Nesse sentido, a instrumentalização do discurso moral — a condenação ética dos atos do transgênero — não absolve o conservador do desejo de apropriação do alheio. Pelo contrário, revela. Desejar o que o outro tem (a cobertura, o direito, o reconhecimento), mesmo para negá-lo, já é estar capturado pelo escândalo. Daí a importância do décimo mandamento do Decálogo: “Não cobiçarás a casa do teu próximo [...] nem coisa alguma que lhe pertença.” Essa norma moral tem uma função de largo alcance social: desativar o ciclo do desejo mimético que leva à violência.
São Paulo, com sua sagacidade espiritual, vai ainda mais fundo. “Propter quod inexcusabilis es, o homo omnis, qui iudicas.” (Assim, és inescusável, ó homem, quem quer que sejas, que te arvoras em juiz). E por quê? Porque “in quo enim iudicas alterum, teipsum condemnas; eadem enim agis, qui iudicas.” (Naquilo que julgas a outrem, a ti mesmo te condenas; pois tu, que julgas, fazes as mesmas coisas que eles.) O que são essas mesmas coisas?
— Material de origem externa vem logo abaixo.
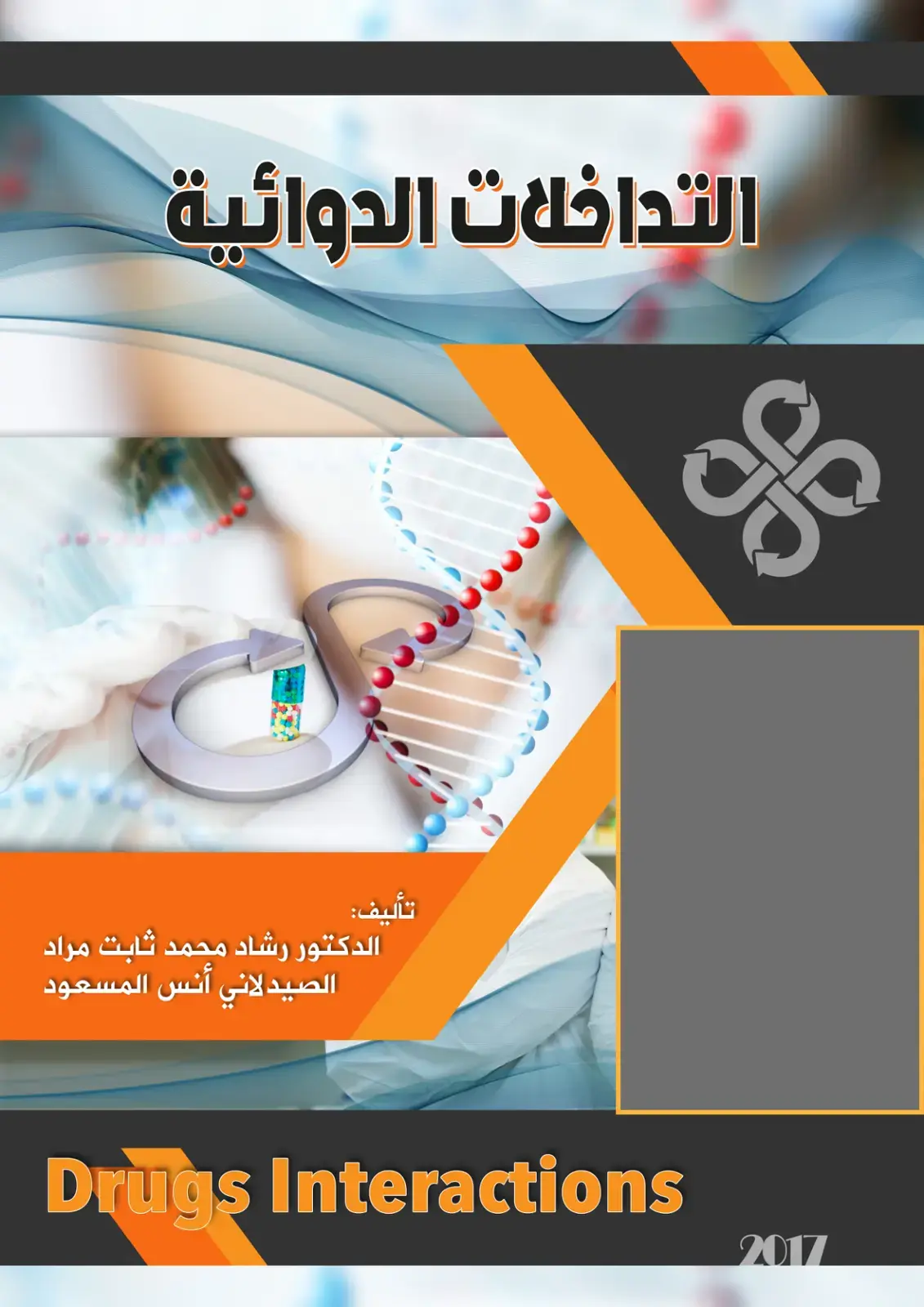 غلاف كتاب التداخلات الدوائية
Paulo não está dizendo que o conservador judicante necessariamente repete as práticas sexuais externas do transgênero, mas que o julga enquanto mimetiza seu desejo — no caso , o desejo de um plano que contemple todas as suas dores ao menor custo possível. O escândalo surge porque o desejo do outro revela o próprio, e a reação é o julgamento. Mas quem julga, diz Paulo, revela-se condenado, porque a raiz do desejo é a mesma.
A reação mais apropriada diante dessa realidade, penso, não é a negação escandalizada, mas a reconstrução da cultura antes da crise do desejo. Isso significa desmantelar a ideologia de gênero em sua origem: uma construção que amplifica o mal-estar com o corpo biológico e oferece uma solução biomédica onde deveria haver acolhimento psicológico e comunitário para reconciliação com o sexo biológico. Uma pessoa que sofre com sua identidade sexual merece cuidado — e o cuidado mais eficaz é o que impede que a crise se agrave a ponto de demandar uma intervenção cirúrgica drástica.
No entanto, quando já se chegou a esse ponto, não se pode negar a realidade concreta: trata-se de um ser humano vulnerável, cuja dor é real. A decisão do STJ tenta evitar que esse sofrimento desemboque no suicídio — uma finalidade que não pode ser ignorada, mesmo por quem discorda dos meios. Cuidar antes para que não haja necessidade de transgenitalização, e não desamparar depois — isso me parece mais próximo do juízo de um Deus que é justo, sim, mas também misericordioso, e que julga secundum veritatem, isto é, segundo a verdade que não protege somente aqueles que agem como seus donos exclusivos.